New technology playing an increasingly important role in old-fashioned retail
New technology such as the internet of things may not be able to totally save high street retailers from online competition but it's certainly adding a new dimension to what many have always thought of as an enjoyable experience – shopping in the real world at real stores.
Detego, a UK retail software vendor which has digitally connected nearly 2 billion items of clothing and footwear, has released a report detailing the most popular IoT strategies that retailers are adapting their operations in order to more accurately monitor the movement of goods and better understand consumer behaviour.
These include the increasing use of RFID tags fitted on every product or label – particularly in fashion, digital assistants or chatbots to offer assistance on customers' smartphones, and staff being armed with wearable technologies for up-to-the-minute information on exact stock requirements and customer preferences.

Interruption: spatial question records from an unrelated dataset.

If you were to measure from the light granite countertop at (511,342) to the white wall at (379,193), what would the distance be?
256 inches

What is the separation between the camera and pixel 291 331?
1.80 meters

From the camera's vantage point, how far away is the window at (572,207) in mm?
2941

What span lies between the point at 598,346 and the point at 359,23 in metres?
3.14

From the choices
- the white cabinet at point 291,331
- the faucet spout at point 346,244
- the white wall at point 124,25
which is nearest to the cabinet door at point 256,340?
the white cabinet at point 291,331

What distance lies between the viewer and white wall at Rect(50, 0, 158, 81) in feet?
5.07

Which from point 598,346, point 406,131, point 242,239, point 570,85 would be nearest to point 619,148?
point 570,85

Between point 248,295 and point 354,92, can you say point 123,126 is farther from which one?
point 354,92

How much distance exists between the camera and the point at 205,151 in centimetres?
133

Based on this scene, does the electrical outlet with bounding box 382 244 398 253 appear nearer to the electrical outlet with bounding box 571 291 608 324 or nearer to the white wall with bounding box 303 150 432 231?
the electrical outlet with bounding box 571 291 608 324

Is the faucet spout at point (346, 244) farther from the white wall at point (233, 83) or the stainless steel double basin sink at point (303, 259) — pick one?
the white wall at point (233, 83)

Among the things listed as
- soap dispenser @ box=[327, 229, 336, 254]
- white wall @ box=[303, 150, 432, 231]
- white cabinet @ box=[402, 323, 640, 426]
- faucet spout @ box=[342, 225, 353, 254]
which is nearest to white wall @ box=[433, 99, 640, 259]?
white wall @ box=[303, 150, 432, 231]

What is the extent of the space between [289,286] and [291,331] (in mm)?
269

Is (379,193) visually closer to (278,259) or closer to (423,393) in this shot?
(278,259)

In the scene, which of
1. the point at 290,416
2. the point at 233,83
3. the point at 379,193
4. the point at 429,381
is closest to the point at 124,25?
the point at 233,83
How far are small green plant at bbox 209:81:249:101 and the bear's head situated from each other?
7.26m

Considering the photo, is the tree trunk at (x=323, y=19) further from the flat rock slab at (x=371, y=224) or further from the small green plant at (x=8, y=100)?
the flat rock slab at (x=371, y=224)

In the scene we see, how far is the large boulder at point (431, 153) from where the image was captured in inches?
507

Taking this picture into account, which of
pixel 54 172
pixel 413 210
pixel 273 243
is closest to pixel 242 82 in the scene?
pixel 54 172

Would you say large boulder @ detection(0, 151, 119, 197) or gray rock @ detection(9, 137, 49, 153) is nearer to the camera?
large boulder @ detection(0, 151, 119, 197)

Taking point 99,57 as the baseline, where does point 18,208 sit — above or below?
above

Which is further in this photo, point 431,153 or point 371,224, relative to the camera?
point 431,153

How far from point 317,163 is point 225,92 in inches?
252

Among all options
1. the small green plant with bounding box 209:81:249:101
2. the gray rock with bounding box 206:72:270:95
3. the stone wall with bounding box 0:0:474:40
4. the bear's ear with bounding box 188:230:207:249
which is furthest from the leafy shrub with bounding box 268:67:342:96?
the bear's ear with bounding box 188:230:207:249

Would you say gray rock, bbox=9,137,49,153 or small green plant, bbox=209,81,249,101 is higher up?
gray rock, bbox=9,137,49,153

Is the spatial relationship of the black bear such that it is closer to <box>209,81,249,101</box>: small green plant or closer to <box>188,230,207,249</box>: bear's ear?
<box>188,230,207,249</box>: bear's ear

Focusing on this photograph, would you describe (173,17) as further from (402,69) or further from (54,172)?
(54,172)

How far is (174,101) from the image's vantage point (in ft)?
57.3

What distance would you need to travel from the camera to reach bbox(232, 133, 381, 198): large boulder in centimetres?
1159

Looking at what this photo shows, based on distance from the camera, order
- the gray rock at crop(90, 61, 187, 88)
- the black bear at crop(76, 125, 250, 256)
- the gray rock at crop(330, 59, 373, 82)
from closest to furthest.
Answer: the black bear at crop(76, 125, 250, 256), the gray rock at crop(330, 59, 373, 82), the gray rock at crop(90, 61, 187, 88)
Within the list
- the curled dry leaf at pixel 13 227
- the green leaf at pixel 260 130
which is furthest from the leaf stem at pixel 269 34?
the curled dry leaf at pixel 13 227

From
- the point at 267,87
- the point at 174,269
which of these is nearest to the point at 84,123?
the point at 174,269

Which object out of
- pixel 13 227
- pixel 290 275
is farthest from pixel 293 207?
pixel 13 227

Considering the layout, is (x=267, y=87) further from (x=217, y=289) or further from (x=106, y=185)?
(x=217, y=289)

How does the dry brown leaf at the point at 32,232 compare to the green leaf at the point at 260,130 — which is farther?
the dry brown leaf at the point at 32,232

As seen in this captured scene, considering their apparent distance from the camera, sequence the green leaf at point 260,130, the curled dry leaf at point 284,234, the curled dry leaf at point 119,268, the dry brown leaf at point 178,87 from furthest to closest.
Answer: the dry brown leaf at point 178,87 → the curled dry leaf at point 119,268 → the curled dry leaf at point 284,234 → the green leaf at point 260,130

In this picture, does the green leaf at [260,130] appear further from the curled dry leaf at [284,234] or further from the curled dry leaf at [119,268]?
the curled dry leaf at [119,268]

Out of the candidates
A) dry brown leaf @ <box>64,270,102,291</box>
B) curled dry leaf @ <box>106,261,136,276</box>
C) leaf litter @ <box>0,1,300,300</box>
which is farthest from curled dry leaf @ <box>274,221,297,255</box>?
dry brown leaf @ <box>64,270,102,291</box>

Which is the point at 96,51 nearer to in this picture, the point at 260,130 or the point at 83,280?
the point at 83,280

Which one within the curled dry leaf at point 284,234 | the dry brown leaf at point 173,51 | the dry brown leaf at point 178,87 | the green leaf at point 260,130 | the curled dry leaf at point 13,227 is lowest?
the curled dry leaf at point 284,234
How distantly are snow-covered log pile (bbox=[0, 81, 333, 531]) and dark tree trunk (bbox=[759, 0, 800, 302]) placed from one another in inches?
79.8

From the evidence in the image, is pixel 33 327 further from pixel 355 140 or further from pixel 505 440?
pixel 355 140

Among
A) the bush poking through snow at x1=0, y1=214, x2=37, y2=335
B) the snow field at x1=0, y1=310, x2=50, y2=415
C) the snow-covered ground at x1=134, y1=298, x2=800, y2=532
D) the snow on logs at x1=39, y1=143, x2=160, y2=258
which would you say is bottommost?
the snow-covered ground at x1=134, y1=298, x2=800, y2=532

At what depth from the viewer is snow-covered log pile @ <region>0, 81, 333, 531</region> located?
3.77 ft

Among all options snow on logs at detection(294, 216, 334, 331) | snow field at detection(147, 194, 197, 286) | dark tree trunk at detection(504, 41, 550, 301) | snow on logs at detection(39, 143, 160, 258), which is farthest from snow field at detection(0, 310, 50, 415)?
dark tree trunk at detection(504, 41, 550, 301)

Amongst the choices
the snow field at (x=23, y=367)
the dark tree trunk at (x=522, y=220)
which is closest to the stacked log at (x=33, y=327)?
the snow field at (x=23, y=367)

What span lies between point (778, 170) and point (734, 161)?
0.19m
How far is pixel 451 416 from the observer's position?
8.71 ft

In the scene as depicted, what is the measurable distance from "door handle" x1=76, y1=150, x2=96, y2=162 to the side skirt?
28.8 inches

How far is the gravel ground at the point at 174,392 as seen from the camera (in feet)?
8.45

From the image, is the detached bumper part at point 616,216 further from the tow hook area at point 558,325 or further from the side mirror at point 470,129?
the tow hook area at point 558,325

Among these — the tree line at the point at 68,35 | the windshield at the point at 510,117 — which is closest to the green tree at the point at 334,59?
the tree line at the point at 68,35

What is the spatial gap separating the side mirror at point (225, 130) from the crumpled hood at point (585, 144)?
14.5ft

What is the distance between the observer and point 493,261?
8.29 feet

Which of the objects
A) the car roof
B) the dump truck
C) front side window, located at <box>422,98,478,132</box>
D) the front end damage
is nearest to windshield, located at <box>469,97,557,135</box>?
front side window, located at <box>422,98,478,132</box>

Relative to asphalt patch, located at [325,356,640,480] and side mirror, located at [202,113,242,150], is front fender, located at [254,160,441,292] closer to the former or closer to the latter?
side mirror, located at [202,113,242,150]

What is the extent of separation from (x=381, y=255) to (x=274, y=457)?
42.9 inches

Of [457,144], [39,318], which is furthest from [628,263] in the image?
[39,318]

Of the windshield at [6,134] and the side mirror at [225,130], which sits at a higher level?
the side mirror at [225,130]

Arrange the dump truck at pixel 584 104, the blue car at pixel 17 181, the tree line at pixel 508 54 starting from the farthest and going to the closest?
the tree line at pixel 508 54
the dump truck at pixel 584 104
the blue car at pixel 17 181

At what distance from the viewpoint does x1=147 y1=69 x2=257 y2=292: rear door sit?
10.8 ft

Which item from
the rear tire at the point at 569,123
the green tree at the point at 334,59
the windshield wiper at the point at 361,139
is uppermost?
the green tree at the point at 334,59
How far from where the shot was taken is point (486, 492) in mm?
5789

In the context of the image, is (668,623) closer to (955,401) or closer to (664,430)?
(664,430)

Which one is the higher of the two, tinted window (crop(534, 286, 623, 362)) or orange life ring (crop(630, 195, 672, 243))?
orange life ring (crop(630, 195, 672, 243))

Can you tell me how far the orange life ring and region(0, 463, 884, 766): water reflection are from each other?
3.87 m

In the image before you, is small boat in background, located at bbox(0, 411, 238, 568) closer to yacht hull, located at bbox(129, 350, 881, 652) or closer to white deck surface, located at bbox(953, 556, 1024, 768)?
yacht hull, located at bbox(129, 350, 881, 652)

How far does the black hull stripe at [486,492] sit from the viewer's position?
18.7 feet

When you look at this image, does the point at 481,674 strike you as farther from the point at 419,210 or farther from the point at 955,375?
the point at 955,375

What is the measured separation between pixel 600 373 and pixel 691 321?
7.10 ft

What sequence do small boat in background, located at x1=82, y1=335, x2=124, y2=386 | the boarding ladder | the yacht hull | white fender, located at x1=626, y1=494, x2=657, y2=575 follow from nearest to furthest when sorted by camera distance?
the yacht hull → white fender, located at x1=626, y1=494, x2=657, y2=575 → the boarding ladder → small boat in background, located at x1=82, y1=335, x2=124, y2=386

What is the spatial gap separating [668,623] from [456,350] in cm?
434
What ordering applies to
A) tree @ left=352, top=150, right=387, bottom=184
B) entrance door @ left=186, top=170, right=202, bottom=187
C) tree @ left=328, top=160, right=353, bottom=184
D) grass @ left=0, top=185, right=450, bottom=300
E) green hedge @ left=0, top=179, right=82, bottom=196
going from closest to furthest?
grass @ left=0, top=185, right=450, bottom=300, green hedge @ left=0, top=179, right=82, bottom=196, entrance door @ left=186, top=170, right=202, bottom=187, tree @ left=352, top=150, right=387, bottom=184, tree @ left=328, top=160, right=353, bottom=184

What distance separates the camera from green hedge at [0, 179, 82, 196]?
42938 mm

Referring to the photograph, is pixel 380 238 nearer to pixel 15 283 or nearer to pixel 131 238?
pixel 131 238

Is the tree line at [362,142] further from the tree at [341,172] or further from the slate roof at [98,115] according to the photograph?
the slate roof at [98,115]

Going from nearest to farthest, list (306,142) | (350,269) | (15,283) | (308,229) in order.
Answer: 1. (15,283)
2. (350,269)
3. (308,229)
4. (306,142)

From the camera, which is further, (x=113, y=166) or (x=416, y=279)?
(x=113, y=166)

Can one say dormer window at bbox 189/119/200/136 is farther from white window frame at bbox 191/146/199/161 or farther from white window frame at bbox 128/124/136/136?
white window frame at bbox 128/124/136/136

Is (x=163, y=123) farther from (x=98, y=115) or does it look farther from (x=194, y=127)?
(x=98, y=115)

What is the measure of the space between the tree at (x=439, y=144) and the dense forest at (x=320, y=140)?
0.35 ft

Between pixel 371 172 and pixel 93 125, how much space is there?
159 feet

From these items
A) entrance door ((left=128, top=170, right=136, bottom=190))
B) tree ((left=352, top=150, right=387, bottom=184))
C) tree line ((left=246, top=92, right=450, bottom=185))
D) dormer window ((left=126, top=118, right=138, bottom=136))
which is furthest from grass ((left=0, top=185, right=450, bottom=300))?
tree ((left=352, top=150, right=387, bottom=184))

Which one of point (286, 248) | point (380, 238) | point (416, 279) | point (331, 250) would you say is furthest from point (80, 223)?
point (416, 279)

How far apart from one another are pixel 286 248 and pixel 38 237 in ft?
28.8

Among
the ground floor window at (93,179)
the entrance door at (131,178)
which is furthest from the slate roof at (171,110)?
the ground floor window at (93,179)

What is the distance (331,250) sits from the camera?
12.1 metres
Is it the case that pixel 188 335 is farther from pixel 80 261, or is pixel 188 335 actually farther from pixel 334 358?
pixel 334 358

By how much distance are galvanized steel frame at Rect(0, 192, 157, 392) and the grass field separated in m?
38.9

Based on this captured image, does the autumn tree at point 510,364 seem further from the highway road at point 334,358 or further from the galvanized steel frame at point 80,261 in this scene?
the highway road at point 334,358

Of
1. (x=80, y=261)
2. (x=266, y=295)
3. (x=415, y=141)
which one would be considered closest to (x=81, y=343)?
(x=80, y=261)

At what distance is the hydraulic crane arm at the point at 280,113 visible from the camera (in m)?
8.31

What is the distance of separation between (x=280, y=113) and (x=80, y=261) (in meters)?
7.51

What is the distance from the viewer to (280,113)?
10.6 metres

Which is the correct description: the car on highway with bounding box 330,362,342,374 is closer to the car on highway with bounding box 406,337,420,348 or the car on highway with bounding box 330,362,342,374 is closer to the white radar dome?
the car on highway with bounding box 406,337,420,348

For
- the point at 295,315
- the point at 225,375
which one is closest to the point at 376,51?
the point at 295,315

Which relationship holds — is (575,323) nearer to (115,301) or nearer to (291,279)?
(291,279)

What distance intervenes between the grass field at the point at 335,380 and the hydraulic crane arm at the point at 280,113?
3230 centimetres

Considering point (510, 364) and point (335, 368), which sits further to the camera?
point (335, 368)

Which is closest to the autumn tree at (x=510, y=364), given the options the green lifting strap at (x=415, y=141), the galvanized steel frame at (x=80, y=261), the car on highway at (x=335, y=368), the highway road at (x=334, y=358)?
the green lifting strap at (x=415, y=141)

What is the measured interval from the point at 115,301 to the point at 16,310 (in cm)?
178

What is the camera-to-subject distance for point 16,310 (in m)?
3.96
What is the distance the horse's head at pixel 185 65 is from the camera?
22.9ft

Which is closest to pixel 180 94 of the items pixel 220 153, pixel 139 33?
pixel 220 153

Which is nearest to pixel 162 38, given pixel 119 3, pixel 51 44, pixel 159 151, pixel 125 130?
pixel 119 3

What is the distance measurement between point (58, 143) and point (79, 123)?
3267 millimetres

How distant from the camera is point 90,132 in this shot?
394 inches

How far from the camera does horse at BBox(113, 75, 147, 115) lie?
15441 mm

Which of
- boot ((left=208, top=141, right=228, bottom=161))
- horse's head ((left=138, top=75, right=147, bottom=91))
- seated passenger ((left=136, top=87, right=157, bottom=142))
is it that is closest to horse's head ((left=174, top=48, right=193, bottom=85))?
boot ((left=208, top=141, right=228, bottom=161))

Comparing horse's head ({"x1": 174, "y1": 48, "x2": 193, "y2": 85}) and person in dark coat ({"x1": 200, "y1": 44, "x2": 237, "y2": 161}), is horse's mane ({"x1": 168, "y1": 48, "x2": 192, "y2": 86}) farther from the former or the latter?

Detego has earmarked various strategies and how best to use a range of emerging IoT technologies in a new whitepaper that aims to help retailers understand the concepts and benefits. Many of these latest technologies – such as automated self-checkouts as used by Amazon Go or Detego's smart fitting rooms utilise RFID sensors and interactive screens. Such technologies are aimed at:
- giving consumers greater ease-of-use and self-service options to improve the overall shopping experience, particularly in stores;
- forging closer ties to some of the more successful techniques spearheaded by online retail, such as personalised product recommendations;
- article availability checks;
- links to social media and product reviews; or
- omni-channel services like click and collect.
Connected technology gives real-world objects like merchandise a digital presence that can be closely monitored and analysed. In order to integrate the customer into this picture, there are numerous technologies available: from simple footfall counters to camera-based systems, WiFi or Bluetooth tracking.
The main objective is to get more insights on customers and their behaviour to align customer service, adjust the product range and ultimately increase revenues. Thanks to retailers keeping track of inventory and consumer preferences much more accurately using IoT and AI self-learning systems, fewer markdowns and lost sales will have a positive impact on the bottom line.
IoT sensor technology (for instance, using RFID ceiling readers) allows retailers to test product placements in stores and see which articles get selected or tried-on most. Retailers can even offer customers the role of being a designer, personal shopper or trend scout, as another means of engagement and getting consumers to share more information via social media channels.
Dr Michael Goller, CTO at Detego, says: “In today's digital age, customers have power over brands. This is a strong reason why retailers should consider bringing IoT into their stores. “IoT technologies will mean shortened waiting times, better consumer engagement, higher sales conversions and more satisfied customers.”
Five of the most popular IoT technologies and IoT-enabled services being adopted by retailers today:
- RFID – thanks to tiny radio-frequency identity (RFID) tags attached to every item and the real-time monitoring of articles from warehouse to store using connected devices, retailers can achieve near hundred percent inventory accuracy.
- Digital assistants or chatbots – automated, interactive responses to customers' enquiries offering numerous “chat” options.
- Personalised product recommendations – tailored recommendations or offers based on a customer's browsing history and offering additional advice or styling tips.
- Wearables – staff wearing iWatches can immediately be alerted to bring any requested items, showing an image of the desired article and where to find it.
- Smart fitting rooms – digitally connected touchscreens allow customers to browse through collections and request other sizes or complementary ranges be brought directly to them or sent to their home.